Nvidia attracted plenty of investor excitement this year thanks to the increased hype surrounding artificial intelligence (AI). That excitement was enough to help it exceed a $1 trillion market cap. But there are several other AI-related stocks doing just as well that have not generated nearly as much fanfare.

Upstart Holdings (UPST 2.76%)MicroVision (MVIS 5.63%), and Meta Platforms (META 0.43%) all saw their stocks at least double in value this year (although MicroVision has since dropped down to just an 81% gain in 2023). Let's look at how these three companies can expose your portfolio to the increased interest around AI and see whether any of these stocks are good buys at the moment.

1. Upstart Holdings

Since the start of 2023, the share prices of Upstart Holdings skyrocketed nearly 140%. But given the stock's 91% losses in 2022, it might be of little solace to investors who have owned the stock since 2021.

Upstart's business centers around using AI to help lenders make better decisions about what loans to approve. Upstart's software analyzes thousands of data points to more accurately assess an applicant's creditworthiness than the current standard (Fair Isaac's FICO scores), according to Upstart management. This more accurate assessment, in turn, allows lenders to take on more loans from a broader assortment of applicants without increasing their risk of approving applicants who will default.

Upstart was doing well and setting new records of loan applications and approvals until the rising-interest-rate environment last year spooked lenders who were worried about increased defaults and reduced loan applicants who could no longer qualify for or didn't want higher-interest loans. Investors were quick to dump the stock as sales fell and the business incurred losses.

Demand for its services simply hasn't been there from its lending partners. During the first three months of 2023, the company's revenue totaled $103 million, a decline of 67% year over year. But with the Fed recently pausing rate hikes (even if temporarily) and investors being more bullish on tech stocks this year, Upstart has benefited from that renewed excitement.
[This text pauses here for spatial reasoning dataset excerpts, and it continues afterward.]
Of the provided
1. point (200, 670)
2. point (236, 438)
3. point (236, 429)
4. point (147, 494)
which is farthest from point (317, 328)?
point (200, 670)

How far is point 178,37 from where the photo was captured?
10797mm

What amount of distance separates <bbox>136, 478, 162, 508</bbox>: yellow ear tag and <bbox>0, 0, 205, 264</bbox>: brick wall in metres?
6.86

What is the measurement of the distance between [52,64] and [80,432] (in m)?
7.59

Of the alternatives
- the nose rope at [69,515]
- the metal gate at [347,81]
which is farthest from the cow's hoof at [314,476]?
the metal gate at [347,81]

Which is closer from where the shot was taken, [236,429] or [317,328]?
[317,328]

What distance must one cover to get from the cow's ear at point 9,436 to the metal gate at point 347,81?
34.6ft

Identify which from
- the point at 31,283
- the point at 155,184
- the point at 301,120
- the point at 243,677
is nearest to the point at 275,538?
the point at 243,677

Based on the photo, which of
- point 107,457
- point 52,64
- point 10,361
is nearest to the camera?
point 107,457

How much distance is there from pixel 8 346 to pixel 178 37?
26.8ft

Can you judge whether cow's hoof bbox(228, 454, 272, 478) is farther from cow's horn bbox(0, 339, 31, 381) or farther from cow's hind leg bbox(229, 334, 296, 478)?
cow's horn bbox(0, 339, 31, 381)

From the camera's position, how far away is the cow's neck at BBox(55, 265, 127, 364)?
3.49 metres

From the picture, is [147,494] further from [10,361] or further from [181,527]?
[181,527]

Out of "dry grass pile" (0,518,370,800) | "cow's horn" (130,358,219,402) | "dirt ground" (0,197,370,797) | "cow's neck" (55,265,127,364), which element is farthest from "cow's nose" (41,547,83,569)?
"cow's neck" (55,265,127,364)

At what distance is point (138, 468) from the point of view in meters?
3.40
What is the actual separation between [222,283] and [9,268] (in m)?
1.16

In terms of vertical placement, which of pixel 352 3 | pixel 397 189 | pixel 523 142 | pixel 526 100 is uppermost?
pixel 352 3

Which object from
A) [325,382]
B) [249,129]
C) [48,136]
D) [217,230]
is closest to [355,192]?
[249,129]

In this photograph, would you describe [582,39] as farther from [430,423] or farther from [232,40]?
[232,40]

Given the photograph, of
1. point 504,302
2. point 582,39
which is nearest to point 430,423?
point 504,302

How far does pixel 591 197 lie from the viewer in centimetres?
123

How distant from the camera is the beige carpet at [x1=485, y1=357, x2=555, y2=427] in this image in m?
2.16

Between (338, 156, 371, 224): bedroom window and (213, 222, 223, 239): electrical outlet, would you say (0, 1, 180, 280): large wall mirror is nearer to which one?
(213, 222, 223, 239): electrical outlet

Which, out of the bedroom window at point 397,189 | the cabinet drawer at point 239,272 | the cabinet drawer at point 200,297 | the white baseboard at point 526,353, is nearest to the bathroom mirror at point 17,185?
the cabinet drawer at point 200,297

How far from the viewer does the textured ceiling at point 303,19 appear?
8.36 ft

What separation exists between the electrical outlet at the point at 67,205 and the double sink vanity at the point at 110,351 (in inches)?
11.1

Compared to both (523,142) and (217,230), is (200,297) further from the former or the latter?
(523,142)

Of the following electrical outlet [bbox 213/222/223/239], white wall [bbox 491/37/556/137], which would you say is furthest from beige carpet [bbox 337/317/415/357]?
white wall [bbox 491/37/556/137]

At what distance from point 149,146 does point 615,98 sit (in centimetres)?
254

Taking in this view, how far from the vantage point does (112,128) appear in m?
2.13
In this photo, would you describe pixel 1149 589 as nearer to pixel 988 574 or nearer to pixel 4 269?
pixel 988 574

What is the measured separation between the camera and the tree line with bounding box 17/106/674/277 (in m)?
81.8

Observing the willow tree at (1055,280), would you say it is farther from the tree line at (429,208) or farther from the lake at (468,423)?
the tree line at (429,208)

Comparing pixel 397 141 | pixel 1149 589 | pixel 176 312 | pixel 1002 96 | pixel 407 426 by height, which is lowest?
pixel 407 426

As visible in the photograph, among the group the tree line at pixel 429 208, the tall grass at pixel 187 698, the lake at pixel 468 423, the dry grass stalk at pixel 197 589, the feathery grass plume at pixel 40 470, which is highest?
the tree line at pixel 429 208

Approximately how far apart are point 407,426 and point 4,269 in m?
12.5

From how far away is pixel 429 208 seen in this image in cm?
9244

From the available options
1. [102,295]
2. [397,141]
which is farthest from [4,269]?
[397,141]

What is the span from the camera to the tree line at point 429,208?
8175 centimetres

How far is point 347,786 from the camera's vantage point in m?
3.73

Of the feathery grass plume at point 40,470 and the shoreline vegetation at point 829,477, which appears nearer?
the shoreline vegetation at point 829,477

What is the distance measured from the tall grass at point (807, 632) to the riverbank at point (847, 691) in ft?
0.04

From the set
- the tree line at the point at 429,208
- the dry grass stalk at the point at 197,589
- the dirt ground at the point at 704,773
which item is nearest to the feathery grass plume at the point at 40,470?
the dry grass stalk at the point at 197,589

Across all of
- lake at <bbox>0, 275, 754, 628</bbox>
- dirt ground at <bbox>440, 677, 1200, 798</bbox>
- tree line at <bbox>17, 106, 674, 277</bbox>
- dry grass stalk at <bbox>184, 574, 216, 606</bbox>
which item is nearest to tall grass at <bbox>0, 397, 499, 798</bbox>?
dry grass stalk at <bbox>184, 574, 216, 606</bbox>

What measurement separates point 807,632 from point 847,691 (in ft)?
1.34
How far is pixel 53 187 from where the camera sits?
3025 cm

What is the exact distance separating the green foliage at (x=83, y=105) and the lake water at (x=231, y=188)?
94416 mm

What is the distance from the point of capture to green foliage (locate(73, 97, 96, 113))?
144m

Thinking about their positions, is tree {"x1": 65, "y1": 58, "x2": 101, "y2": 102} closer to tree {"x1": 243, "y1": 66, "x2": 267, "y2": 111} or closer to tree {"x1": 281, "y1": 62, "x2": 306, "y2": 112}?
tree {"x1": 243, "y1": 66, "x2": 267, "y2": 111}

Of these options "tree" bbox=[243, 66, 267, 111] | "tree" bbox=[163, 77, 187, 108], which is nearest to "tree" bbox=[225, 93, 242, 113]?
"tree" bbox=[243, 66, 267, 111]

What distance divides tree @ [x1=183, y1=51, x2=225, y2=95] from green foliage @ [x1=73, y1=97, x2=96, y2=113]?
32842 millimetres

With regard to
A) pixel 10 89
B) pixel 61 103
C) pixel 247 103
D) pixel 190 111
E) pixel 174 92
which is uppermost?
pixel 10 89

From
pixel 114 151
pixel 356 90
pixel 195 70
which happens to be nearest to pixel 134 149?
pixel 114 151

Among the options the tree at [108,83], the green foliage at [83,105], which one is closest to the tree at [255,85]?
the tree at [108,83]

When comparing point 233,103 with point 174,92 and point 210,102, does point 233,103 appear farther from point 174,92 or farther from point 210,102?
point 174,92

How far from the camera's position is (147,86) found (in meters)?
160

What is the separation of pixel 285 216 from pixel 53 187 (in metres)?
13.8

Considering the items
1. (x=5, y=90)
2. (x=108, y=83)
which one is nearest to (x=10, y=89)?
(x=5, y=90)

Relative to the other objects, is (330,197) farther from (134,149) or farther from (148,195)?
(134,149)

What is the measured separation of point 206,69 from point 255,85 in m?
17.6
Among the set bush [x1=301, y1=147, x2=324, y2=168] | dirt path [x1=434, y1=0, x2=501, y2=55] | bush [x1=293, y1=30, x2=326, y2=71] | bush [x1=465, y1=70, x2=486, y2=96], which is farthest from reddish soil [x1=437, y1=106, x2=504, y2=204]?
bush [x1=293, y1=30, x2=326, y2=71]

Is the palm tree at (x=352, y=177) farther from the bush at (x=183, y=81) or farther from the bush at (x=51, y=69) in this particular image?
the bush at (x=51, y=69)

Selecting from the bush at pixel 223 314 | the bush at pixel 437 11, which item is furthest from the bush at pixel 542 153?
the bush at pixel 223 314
Where the stock goes from here depends, in part, on the outlook for the economy. I would be hesitant to buy into Upstart's rally right now because a recession could still happen this year and because interest rate hikes might not be over just yet. The next year or so still looks tough for Upstart, and the safest option for most investors right now is a wait-and-see approach. 

2. MicroVision

MicroVision has been a red-hot stock, more than tripling at one point for the year. But it gave back some of its gains last week after the company announced a supplemental share offering. The market reacted quite negatively, forcing management to opt not to make an offering, but it didn't stop the partial selloff. 

MicroVision makes lidar sensors that are used in self-driving vehicle systems. While it isn't a direct AI stock, the sensors it produces are vital to the AI systems made by other companies. MicroVision generated impressive growth in 2023's Q1 with revenue of $782,000, more than double 2022's Q1.

MicroVision's net loss was more than $19 million. And during the quarter, it burned through $13.8 million from its day-to-day operations. Cash burn is a big problem at the moment as it ramps up production. Although the company withdrew its plans for a supplementary stock offering, it's likely only a matter of time before management looks for ways to raise additional funding. As of the end of March, the company had $71 million in cash and investments on its books.

MicroVision's stock price volatility, limited revenue, and high likelihood of cash burn all suggest that risk-averse investors might be better off avoiding the stock right now.

3. Meta Platforms

Meta Platforms share prices are up 134% year to date. The stock is close to recovering all of 2022's heavy losses and trades very close to its 52-week highs.

Meta Platforms is primarily known for social media, with its WhatsApp, Instagram, and Facebook applications being used by billions of people worldwide every month. More recently, the company has turned a significant part of its focus to developing the metaverse segment of its operations.

The tech giant also invested heavily in AI over the past few years. According to a report from Reuters, management says the company is still behind others in its AI efforts and might need to invest even more to bridge the gap. One way it plans to utilize the technology is with AI-powered ads. It recently launched an AI development "sandbox" for advertisers, which management says will be a "testing playground for early versions of new tools."

Meta's rise in stock value this year has less to do with AI and more to do with a general recovery among tech stocks as well as an improvement in its first-quarter bottom line. The danger for investors is that with the company still spending billions on the metaverse and now potentially sinking more money into AI development, the already beaten-down bottom line could look even worse in the future. In Q1, net income of $5.7 billion declined 24% year over year. Losses from its Reality Labs division (i.e., the metaverse) came in at just under $4 billion.

This is another tech stock that investors might be better off holding off on until the company can get its bottom line back on clearly a positive trajectory. Meta's rough 2022 earnings are improving, but continue to decline year over year. There are concerns there might be too much bullishness behind the stock right now, and a sell-off could come later this year.